「羨ましく、誇らしい。勇ましく、全部入り。」RRR movie mammaさんの映画レビュー(感想・評価)
羨ましく、誇らしい。勇ましく、全部入り。
好みの容姿も出てこない。
グロい描写はたくさん。
普段、暴力物や爆発、スケール重視は好きでない。
それでも、片時も画面から目が離れる事なく3時間以上。
身体から、心から、有色人種のプライドと誇りが燃えたぎって、アドレナリンが湧き出てくる。
積年の、「有色人種、舐めんな」が晴れる。
有色人種なら必ず感じた事がある、世界の不平等な構図を、思いっきりぶち破ってくれる。
こんな映画は初めてだ。
白人中心のハリウッドではありえない構図だし、日本が作る戦争ものは敗戦国としみじみ感じさせられる。
戦争に勝ちたかったわけではなく、人類平等でいたいだけだが、戦後何年経っても、世界は経済的に白人支配。
スケールだけでも相当なのに、この内容を製作できるインドが、心底羨ましい。
作中でも成敗するが、この作品そのものが、インドが製作資金的にも、軍事的にも、政治的にも、英国に依存していない事を指し示し、過去を成敗している。
同じ有色人種として誇りに思う。
それと共に、心底羨ましい。
日本だったら、アメリカに楯突くようなこんな映画は、まず作れない。
あんなに強いラーマとその部族に武器が渡ってしまったらどうなるか末恐ろしいが、そう思わせるためのあの脚本だろう。
人口も不屈の精神も満ち足りている今のインドに、理不尽な闘いを仕掛けて怒らせたらどうなるか、考えてみろ!という、軍事的な牽制も兼ねていると感じた。
ナートゥダンスを撮ったロケ地、ウクライナのキーエの現状。
反戦意識を煽る方が作るのは簡単。
でもこの作品では、恩赦が入るかと思ったが入らずに、イギリス人統治トップを、インド人の命の価値に使うには勿体無いとまで言わせしめたイギリス製のその銃弾で、撃ち殺す。
「目には目を」と言いたいのではなく、
「なぜそこまでされるのか」
「長年どんな気持ちだったか」
その身になって考えてみろ、と突き付ける。
みんなが言いたかった事、よく言ってくれた。
007もミッションインポッシブルも、大好きだったけれど、いつまでスケールとアクションに頼って心の機微を描かないんだとハリウッド離れしていたところで、RRRがドーン!
これまでのスパイ組織ものの登場人物達の動機は、アメリカVSイギリス、警察VSギャングとかの組織攻防。

## 表示データ

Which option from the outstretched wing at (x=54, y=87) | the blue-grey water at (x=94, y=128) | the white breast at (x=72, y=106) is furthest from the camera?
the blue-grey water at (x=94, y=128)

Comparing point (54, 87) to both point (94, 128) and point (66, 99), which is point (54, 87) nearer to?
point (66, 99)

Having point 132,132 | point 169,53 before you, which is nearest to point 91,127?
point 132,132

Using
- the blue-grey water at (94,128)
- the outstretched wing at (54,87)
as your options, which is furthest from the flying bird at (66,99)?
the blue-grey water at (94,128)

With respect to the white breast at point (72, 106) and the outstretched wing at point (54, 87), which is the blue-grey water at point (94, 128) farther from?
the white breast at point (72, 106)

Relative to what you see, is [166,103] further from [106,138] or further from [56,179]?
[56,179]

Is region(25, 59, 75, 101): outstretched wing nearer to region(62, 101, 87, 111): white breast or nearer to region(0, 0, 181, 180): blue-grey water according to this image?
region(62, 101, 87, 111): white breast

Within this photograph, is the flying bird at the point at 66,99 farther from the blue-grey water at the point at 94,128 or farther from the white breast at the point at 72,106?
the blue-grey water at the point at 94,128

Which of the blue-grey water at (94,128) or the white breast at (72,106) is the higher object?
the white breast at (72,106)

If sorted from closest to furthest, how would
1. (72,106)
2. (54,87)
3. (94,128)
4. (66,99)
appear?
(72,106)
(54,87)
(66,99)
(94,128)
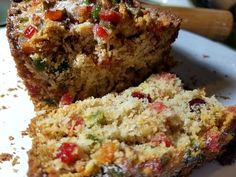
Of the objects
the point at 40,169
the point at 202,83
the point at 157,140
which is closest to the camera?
the point at 40,169

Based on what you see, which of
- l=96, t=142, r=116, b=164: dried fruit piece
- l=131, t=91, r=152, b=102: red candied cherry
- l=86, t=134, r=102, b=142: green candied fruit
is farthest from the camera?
l=131, t=91, r=152, b=102: red candied cherry

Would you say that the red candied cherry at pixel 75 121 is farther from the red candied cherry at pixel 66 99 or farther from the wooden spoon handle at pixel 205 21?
the wooden spoon handle at pixel 205 21

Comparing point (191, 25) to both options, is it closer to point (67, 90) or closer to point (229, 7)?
point (229, 7)


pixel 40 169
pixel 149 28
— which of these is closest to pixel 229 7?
pixel 149 28

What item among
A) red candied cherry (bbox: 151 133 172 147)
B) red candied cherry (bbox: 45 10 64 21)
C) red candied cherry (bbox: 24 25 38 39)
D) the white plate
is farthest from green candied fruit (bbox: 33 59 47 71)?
red candied cherry (bbox: 151 133 172 147)

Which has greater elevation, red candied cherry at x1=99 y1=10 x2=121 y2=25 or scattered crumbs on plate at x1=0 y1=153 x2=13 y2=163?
red candied cherry at x1=99 y1=10 x2=121 y2=25

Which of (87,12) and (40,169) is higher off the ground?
(87,12)

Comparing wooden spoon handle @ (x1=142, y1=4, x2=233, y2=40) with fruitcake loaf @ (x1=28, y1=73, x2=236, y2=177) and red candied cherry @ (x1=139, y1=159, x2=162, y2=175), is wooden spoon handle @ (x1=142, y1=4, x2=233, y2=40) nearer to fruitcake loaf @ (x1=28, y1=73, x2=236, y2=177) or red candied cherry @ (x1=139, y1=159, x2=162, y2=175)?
fruitcake loaf @ (x1=28, y1=73, x2=236, y2=177)
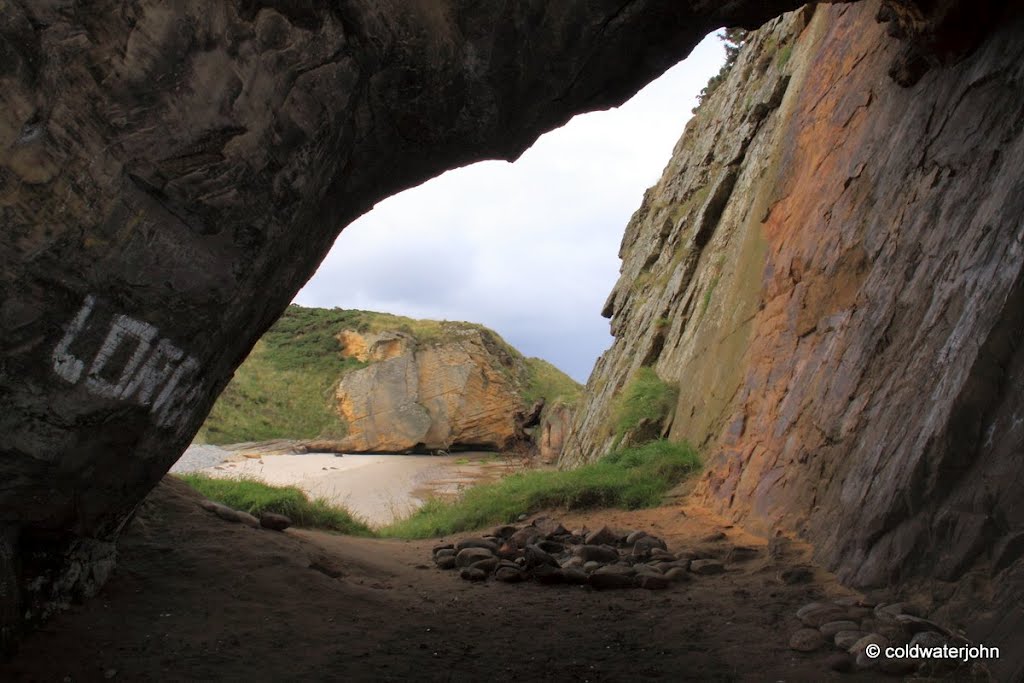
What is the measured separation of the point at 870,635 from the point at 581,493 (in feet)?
20.4

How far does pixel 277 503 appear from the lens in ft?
28.9

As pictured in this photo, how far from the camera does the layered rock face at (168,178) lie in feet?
10.8

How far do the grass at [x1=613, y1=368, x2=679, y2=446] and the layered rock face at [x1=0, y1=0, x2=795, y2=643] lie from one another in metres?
8.10

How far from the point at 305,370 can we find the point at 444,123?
96.4ft

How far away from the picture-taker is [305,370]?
108ft

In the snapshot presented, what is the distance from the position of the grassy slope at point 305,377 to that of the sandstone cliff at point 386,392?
0.05 metres

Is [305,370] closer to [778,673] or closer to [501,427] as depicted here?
[501,427]

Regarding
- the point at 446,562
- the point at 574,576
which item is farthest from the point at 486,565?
the point at 574,576

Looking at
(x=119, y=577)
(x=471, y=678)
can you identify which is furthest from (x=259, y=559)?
(x=471, y=678)

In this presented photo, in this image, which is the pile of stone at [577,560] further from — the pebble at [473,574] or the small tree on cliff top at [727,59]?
the small tree on cliff top at [727,59]

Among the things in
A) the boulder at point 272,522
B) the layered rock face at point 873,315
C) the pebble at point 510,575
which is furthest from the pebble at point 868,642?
the boulder at point 272,522

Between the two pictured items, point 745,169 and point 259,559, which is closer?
point 259,559

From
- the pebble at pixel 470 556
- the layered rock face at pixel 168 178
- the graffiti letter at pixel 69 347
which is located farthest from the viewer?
the pebble at pixel 470 556

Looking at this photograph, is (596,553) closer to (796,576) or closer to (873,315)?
(796,576)
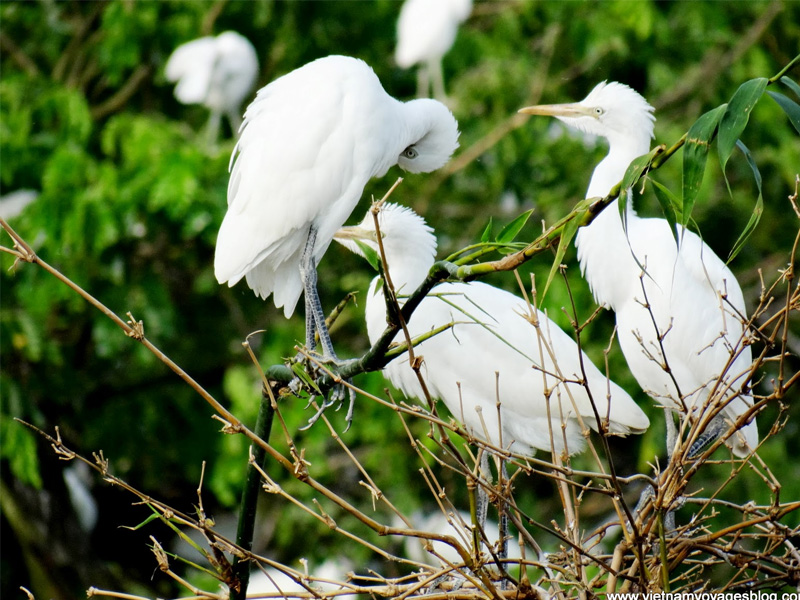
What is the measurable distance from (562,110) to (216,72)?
11.0 ft

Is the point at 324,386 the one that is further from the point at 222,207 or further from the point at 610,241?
the point at 222,207

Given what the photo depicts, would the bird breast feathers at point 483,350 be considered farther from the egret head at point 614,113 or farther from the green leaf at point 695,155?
the green leaf at point 695,155

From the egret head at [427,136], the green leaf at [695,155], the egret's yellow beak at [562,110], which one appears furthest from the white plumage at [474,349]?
the green leaf at [695,155]

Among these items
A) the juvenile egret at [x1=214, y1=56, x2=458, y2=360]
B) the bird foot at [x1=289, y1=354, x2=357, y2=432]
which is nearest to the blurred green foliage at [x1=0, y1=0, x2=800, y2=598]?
the juvenile egret at [x1=214, y1=56, x2=458, y2=360]

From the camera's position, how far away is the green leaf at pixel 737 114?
121 centimetres

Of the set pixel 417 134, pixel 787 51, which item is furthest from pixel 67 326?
pixel 787 51

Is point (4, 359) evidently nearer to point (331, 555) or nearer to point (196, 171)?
point (196, 171)

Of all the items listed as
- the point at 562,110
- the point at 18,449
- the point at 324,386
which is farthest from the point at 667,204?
the point at 18,449

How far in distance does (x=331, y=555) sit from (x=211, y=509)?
123 centimetres

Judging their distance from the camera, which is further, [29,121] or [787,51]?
[787,51]

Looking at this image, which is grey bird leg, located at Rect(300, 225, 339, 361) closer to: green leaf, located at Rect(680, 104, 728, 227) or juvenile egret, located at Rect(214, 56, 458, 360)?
juvenile egret, located at Rect(214, 56, 458, 360)

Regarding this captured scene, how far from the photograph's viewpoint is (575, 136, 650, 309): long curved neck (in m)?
2.78

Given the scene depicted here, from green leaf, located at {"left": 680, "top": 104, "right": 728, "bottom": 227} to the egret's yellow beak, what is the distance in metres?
1.63

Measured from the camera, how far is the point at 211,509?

## 課題一覧
a – RRRのレビューによると、この作品はインドがどの面で英国に依存していないことを示しているか。挙げられている面をすべて書き出してください。
b – RRRのレビューでは、ナートゥダンスのロケ地はどこだとされていますか。
c – RRRのレビューの「でもこの作品では」で始まる段落を、主な内容を残して短く書き直してください。

## 最終結果
a – 製作資金的、軍事的、政治的

b – ウクライナのキーエです。

c – 恩赦は入らず、イギリス人統治トップは、インド人の命の価値に使うには勿体無いと本人が言ったイギリス製の銃弾で撃ち殺される。